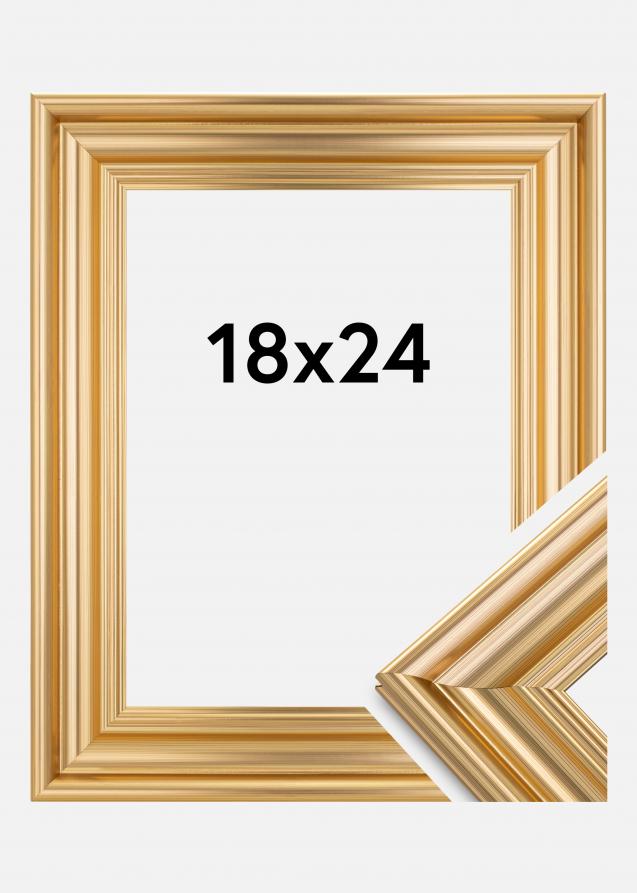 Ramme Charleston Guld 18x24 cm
-*-
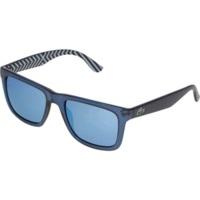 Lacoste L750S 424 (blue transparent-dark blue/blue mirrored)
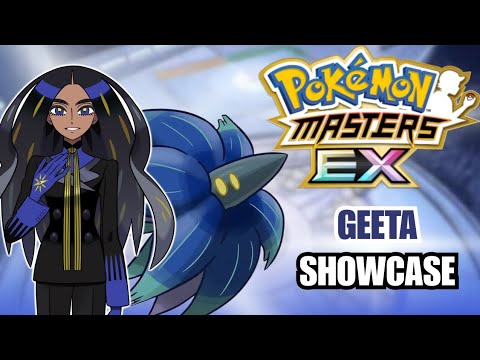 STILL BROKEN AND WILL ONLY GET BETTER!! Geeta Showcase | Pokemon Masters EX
-*-
### What the exercise asks
Above are entries with pictures among them. Write out exactly the lines from the one containing "Lacoste L750S 424" through the one containing "STILL BROKEN AND", ends included, and leave those pictures out.

### Finished task
 Lacoste L750S 424 (blue transparent-dark blue/blue mirrored)
 STILL BROKEN AND WILL ONLY GET BETTER!! Geeta Showcase | Pokemon Masters EX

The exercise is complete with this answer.